Charles Gifford Dyer (1846/51, in Chicago, Illinois – 26 January 1912, in Munich, Germany) was an American painter, known mostly for his architectural scenes of Venice and Greece.

==Biography==
He was born to Dr. Charles Volney Dyer, who was originally from Vermont, worked for the Chicago section of the "Underground Railroad" and was a close friend of Abraham Lincoln.

After his primary education, he attended and graduated from the Naval Academy Preparatory School in Newport, Rhode Island. He served briefly in the Civil War, but had to resign for health reasons. He then went to Paris to study art with Louis Jacquesson de la Chevreuse and, in 1871, transferred to the Academy of Fine Arts, Munich, where he studied with his fellow American, David Dalhoff Neal. He would spend most of his career in Germany, except for extended visits to Rome, Venice, and the Middle East. He continued to exhibit in the United States, notably at the National Academy of Design (1875) and the Boston Art Club (1883).

=== Task instructions ===
**1.** Answer these questions from the biography of Charles Gifford Dyer:
(a) Which state was Dyer's father originally from?
(b) In which city, and with which teacher, did Dyer first study art?
(c) In what year did Dyer exhibit at the Boston Art Club?
**2.** Extend the biography of Charles Gifford Dyer with a few sentences that pick up right after its final sentence.

=== Stored data ===

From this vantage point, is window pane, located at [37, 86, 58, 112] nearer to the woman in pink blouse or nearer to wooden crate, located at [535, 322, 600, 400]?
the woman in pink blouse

=== Replies ===
**1.**
(a) Vermont
(b) Paris, with Louis Jacquesson de la Chevreuse
(c) 1883

**2.**
He and his wife, Mary Anthony Dyer, were part of an expatriate community of American artists which included their friend, John Singer Sargent, who painted a portrait of her during one of their visits to Venice; now in the collection of the Art Institute of Chicago. Their daughter, Stella, was a piano prodigy but at the age of seven she moved to the violin and performed throughout Europe as a young woman.

He was an art professor in Munich at the time of his death. His cremated remains were returned to America and interred in the Dyer family plot at the Oakwoods Cemetery in Chicago, Illinois. A series of thirty paintings of the ruins of Greece, commissioned by J. Pierpont Morgan, were left uncompleted.